Inverse trigonometry: How to find $x$

Question

When $\sin^{-1}\left(\frac{2x}{1+x²}\right)=2\tan^{-1}(x)$? I thought that it was for all $x\in\mathbb{R}$ but it was incorrect, so please help!

Answer 1

Use

Inverse trigonometric function identity doubt: $\tan^{-1}x+\tan^{-1}y =-\pi+\tan^{-1}\left(\frac{x+y}{1-xy}\right)$, when $x<0$, $y<0$, and $xy>1$

OR

Why is $\arctan\frac{x+y}{1-xy} = \arctan x +\arctan y$?
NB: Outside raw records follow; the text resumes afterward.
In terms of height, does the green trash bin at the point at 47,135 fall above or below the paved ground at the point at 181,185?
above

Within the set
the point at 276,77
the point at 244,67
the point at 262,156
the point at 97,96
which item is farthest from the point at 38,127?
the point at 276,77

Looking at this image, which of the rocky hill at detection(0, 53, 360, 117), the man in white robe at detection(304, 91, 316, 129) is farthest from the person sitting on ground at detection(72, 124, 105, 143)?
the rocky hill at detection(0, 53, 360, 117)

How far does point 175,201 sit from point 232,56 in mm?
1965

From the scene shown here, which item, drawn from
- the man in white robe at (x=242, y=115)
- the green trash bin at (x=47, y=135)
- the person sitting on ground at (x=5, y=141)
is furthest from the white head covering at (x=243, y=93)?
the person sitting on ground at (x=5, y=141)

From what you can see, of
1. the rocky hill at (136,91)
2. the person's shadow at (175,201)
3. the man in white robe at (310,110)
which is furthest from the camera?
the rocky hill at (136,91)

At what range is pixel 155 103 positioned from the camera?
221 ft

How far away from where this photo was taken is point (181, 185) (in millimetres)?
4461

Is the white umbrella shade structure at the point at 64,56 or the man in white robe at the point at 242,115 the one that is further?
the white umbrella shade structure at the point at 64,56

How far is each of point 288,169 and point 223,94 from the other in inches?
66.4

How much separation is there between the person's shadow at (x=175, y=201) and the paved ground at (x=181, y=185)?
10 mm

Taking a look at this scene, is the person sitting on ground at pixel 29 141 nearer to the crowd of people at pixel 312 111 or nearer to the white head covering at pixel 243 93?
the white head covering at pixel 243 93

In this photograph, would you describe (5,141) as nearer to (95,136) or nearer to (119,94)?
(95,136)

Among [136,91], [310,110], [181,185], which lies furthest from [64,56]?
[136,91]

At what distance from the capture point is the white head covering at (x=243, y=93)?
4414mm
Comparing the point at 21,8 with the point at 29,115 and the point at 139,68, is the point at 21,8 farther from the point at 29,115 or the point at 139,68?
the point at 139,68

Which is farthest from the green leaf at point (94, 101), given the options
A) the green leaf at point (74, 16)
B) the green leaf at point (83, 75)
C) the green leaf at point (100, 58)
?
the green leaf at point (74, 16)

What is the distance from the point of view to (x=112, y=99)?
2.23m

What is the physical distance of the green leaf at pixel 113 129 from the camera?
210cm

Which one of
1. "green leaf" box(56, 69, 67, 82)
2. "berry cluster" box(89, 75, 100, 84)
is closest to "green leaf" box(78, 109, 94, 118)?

$$2\arctan x=\begin{cases} \arctan\dfrac{2x}{1-x^2} &\mbox{if } x^2<1\\ \pi+\arctan\dfrac{2x}{1-x^2} & \mbox{if } x^2>1\\\text{sign}(x)\cdot\dfrac\pi2 & \mbox{if } x^2=1\end{cases} $$

Finally if $\arctan\dfrac{2x}{1-x^2}=y,\tan y=\dfrac{2x}{1-x^2},-\dfrac\pi2<y<\dfrac\pi2$

$\sec y=+\sqrt{1+\left(\dfrac{2x}{1-x^2}\right)^2}=\dfrac{1+x^2}{|1-x^2|}$

$\sin y=\dfrac{\tan y}{\sec y}=?$

Answer 2

Let $\tan^{-1}x=y,-\dfrac\pi2<y<\dfrac\pi2\ \ \ \ (1)$

and $\sin^{-1}\dfrac{2x}{1+x^2}=\sin^{-1}(\sin2y)=n\pi+(-1)^n(2y)=f(y)$ where $n$ is an integer such that $-\dfrac\pi2\le f(y)\le\dfrac\pi2$

If $n=0,-\dfrac\pi2\le2y\le\dfrac\pi2\iff-1\le x\le1$

If $n=1,-\dfrac\pi2\le\pi-2y\le\dfrac\pi2\iff\dfrac{3\pi}2\ge2y\ge\dfrac\pi2$ but $2y<\pi$ by $(1)$ $\implies\dfrac\pi2\le2y<\pi\implies x\ge1$

Similarly, $n=-1,-\dfrac\pi2\le-\pi-2y\le\dfrac\pi2\iff x\le1$

Answer 3

Let $f(x)=\sin^{-1}\left(\frac{2x}{1+x²}\right)-2\tan^{-1}(x)$ and examine

$$f’(x) =\left( \frac{1-x^2}{|1-x^2|}-1\right)\frac2{1+x^2}$$

which is apparent that, only for $x\in[-1,1]$, $f’(x)=0$ with the two functions equal to each other.